* **EXERCISE PASSAGE**:
DateTime.Parse and DateTime.TryParse fail in .Net 2.0 if the user locale date override has a space in it.  Ie: if its something like "M d yyyy".  .Net is getting tripped up over the space (we're working on a fix for SP1/Orcas).

A workaround is to pass the culture without the user overrides as the format specifier.  This works because the non-overridden culture doesn't have the spaces that confuse the tokenizer, and the parser ignores spaces anyway.

 using System;
using System.Globalization;

class Test
{
   static void Main()
  {
       String strDate = "01 Jan 2007";

     Console.WriteLine(strDate);
     Console.WriteLine(CultureInfo.CurrentCulture.DateTimeFormat.ShortDatePattern);
      Console.WriteLine(DateTime.Now.ToShortDateString());

        Console.WriteLine();
        
        DateTime dDate;

     // This works because the user defaults are ignored and the spaces are handled
      // by parse, which ignores spaces anyway.
       dDate = DateTime.Parse(strDate, new CultureInfo(CultureInfo.CurrentCulture.Name, false));
       Console.WriteLine(dDate);

       // This fails because the pattern has a space
       dDate = DateTime.Parse(strDate);
        Console.WriteLine(dDate);
   }
}

The output looks like this (if you set the user override for the date pattern in intl.cpl to "M d yyyy")

 >csc test.cs
>test
01 Jan 2007
M d yyyy
5 10 2007

1 1 2007 12:00:00 AM

Unhandled Exception: System.IndexOutOfRangeException: Index was outside the boun
ds of the array.
   at System.Globalization.DateTimeFormatInfo.InsertHash(TokenHashValue[] hashTa
ble, String str, TokenType tokenType, Int32 tokenValue)

* **EXERCISE SET**:
• a. In the DateTime.Parse text, what kind of user locale date override causes DateTime.Parse and DateTime.TryParse to fail in .Net 2.0?
• b. Transcribe the DateTime.Parse text starting at the words "Unhandled Exception: System.IndexOutOfRangeException: Index" and stopping after the words "tokenType, Int32 tokenValue)".
• c. Go on with the DateTime.Parse text from the point at which it ends.

* **DATA SECTION**:
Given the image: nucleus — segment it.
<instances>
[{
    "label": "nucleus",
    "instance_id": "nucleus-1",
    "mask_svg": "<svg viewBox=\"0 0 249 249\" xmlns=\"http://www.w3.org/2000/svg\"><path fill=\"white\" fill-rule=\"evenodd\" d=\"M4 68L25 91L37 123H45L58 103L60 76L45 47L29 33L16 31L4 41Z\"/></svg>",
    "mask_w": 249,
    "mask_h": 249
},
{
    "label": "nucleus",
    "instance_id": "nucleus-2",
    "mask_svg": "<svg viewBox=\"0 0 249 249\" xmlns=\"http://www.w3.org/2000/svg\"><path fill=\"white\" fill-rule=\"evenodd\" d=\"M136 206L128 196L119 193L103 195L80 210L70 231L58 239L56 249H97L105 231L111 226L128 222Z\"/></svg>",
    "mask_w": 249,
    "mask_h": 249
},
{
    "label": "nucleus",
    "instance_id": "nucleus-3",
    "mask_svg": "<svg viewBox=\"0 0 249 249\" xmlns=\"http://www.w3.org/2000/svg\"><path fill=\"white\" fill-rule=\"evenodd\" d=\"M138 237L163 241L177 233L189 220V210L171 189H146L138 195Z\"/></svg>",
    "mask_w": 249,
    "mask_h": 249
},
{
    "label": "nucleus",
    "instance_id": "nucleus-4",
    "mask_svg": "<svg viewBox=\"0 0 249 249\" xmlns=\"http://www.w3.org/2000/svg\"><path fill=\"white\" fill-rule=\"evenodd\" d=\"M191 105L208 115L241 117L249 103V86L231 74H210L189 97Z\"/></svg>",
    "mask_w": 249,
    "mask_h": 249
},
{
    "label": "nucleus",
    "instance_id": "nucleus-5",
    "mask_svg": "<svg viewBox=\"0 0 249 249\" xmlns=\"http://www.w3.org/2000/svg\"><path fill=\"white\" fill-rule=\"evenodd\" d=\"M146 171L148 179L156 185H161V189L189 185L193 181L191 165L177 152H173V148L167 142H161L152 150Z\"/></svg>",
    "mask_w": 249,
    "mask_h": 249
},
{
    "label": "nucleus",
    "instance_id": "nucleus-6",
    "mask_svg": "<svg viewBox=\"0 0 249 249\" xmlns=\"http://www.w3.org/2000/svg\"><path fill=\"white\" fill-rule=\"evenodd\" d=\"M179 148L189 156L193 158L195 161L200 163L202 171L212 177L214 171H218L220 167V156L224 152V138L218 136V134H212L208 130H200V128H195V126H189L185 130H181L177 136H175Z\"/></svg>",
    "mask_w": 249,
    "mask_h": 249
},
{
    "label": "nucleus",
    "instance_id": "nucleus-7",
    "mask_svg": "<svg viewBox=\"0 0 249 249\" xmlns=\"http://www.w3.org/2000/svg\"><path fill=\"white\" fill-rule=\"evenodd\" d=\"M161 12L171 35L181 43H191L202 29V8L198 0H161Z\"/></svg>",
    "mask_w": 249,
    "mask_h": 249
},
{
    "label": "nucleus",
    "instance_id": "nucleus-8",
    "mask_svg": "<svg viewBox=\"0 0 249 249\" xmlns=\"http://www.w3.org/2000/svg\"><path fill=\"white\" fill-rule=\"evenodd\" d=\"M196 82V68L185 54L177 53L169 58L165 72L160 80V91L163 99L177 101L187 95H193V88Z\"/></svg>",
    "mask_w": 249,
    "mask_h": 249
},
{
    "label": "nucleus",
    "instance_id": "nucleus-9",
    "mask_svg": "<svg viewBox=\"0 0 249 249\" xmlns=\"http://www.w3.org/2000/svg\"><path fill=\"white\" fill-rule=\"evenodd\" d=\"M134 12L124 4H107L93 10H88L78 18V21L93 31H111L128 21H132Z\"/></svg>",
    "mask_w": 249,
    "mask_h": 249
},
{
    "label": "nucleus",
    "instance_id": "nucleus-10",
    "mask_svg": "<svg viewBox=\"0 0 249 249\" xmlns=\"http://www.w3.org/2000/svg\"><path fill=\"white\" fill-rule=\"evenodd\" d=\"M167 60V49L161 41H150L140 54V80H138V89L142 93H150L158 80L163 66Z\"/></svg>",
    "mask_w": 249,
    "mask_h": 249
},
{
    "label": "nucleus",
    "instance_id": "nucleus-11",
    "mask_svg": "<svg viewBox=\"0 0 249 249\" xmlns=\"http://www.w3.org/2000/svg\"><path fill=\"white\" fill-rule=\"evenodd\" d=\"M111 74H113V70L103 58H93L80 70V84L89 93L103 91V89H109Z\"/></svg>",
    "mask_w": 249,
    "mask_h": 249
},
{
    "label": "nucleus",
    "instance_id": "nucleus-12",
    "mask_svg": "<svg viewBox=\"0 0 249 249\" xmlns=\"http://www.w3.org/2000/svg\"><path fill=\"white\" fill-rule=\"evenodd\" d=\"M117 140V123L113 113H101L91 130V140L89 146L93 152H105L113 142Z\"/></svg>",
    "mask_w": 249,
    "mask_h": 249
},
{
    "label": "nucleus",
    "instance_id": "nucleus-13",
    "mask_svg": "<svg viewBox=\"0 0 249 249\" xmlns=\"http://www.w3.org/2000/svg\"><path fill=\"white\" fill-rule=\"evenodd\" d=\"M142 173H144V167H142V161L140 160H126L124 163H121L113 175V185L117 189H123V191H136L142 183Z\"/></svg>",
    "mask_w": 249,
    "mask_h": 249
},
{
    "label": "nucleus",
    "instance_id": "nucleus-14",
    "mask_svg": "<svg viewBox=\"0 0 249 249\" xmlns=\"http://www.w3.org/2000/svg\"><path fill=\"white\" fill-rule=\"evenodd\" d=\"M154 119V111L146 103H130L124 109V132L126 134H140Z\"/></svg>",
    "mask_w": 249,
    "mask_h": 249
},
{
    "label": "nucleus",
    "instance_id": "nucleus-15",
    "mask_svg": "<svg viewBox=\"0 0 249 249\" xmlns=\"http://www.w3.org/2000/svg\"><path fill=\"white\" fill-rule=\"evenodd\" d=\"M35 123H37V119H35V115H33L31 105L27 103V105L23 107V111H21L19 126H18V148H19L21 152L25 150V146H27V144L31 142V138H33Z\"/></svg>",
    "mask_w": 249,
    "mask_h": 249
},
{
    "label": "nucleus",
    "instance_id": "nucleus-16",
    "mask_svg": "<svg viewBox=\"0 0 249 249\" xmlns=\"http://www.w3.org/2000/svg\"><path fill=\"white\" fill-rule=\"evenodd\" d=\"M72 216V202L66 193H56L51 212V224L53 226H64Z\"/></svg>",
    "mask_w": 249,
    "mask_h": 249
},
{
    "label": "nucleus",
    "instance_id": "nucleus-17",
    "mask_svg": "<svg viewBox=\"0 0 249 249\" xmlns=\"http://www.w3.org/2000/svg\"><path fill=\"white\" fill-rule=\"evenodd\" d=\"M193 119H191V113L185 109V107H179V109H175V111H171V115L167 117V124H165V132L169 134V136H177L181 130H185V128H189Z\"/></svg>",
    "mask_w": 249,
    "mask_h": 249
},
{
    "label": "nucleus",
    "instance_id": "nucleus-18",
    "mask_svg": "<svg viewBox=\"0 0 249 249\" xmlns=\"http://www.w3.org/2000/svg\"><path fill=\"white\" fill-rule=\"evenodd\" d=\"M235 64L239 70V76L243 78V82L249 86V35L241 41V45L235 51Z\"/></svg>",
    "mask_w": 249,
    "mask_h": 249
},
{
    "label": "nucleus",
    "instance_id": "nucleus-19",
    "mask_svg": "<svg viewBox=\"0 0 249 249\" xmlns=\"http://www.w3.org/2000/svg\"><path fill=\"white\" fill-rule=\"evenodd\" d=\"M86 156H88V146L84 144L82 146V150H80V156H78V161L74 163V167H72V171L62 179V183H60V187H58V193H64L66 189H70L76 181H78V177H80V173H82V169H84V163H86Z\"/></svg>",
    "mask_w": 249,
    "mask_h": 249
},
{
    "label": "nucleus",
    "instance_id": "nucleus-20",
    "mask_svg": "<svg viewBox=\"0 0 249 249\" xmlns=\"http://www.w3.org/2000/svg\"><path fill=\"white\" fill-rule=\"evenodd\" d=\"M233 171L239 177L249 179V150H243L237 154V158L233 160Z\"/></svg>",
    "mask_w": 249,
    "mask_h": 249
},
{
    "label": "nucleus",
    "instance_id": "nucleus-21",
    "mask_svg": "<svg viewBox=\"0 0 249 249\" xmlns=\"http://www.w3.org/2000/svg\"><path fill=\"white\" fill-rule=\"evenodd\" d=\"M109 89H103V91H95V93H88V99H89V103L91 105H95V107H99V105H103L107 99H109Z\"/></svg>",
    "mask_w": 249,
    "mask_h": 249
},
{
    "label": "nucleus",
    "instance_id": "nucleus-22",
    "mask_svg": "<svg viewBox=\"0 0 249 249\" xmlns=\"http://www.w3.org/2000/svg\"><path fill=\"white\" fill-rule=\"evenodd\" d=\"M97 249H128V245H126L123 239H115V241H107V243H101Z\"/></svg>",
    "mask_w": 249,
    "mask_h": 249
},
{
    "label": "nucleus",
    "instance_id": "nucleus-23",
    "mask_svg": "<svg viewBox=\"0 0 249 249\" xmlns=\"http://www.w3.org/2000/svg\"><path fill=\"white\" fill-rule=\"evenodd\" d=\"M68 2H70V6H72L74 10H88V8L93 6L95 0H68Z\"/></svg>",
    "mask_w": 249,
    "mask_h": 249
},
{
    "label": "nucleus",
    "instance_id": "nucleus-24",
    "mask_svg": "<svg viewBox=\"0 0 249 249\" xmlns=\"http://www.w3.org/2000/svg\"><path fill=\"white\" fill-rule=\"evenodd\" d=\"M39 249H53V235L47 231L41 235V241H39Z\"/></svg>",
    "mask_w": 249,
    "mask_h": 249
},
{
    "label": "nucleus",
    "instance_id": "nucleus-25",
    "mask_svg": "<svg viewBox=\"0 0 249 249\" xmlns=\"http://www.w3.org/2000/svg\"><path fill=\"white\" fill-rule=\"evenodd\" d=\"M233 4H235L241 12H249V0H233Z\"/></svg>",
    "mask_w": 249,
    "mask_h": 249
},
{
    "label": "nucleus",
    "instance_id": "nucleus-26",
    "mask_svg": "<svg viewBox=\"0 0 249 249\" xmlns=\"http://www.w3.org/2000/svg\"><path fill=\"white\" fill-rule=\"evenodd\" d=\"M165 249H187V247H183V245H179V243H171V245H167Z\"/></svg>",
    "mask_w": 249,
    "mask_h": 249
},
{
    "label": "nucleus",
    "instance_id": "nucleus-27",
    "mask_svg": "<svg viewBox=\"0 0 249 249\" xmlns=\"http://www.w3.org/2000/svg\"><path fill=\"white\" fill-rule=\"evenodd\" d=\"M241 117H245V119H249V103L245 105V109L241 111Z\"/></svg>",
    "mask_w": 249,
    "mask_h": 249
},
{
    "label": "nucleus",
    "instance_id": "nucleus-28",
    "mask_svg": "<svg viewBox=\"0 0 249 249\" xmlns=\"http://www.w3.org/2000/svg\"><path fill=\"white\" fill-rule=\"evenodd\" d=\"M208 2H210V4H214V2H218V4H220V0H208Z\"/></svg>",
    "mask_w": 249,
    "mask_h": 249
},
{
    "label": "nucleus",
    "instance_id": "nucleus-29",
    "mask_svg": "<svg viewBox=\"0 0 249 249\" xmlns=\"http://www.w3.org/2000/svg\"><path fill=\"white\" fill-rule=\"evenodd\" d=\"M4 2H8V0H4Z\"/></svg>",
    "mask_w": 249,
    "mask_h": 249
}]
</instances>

* **RESULTS OF THE EXERCISE**:
• a. An override that has a space in it, such as "M d yyyy".

• b.
Unhandled Exception: System.IndexOutOfRangeException: Index was outside the boun
ds of the array.
   at System.Globalization.DateTimeFormatInfo.InsertHash(TokenHashValue[] hashTa
ble, String str, TokenType tokenType, Int32 tokenValue)

• c.
   at System.Globalization.DateTimeFormatInfo.CreateTokenHashTable()
   at System.Globalization.DateTimeFormatInfo.Tokenize(TokenType TokenMask, Toke
nType& tokenType, Int32& tokenValue, __DTString& str)
   at System.__DTString.GetSeparatorToken(DateTimeFormatInfo dtfi)
   at System.DateTimeParse.Lex(DS dps, __DTString& str, DateTimeToken& dtok, Dat
eTimeRawInfo& raw, DateTimeResult& result, DateTimeFormatInfo& dtfi)
   at System.DateTimeParse.TryParse(String s, DateTimeFormatInfo dtfi, DateTimeS
tyles styles, DateTimeResult& result)
   at System.DateTimeParse.Parse(String s, DateTimeFormatInfo dtfi, DateTimeStyl
es styles)
   at System.DateTime.Parse(String s)
   at Test.Main()

Hopefully this is helpful to people who've run into this problem.  Of course another workaround is just to use a different date seperator.  Of course parsing is generally tricky, particularly if you're asking for the user culture and data.  See Culture data shouldn't be considered stable (except for Invariant) for a list of some of the issues.  In general a calendar control is more reliable when getting data from a user.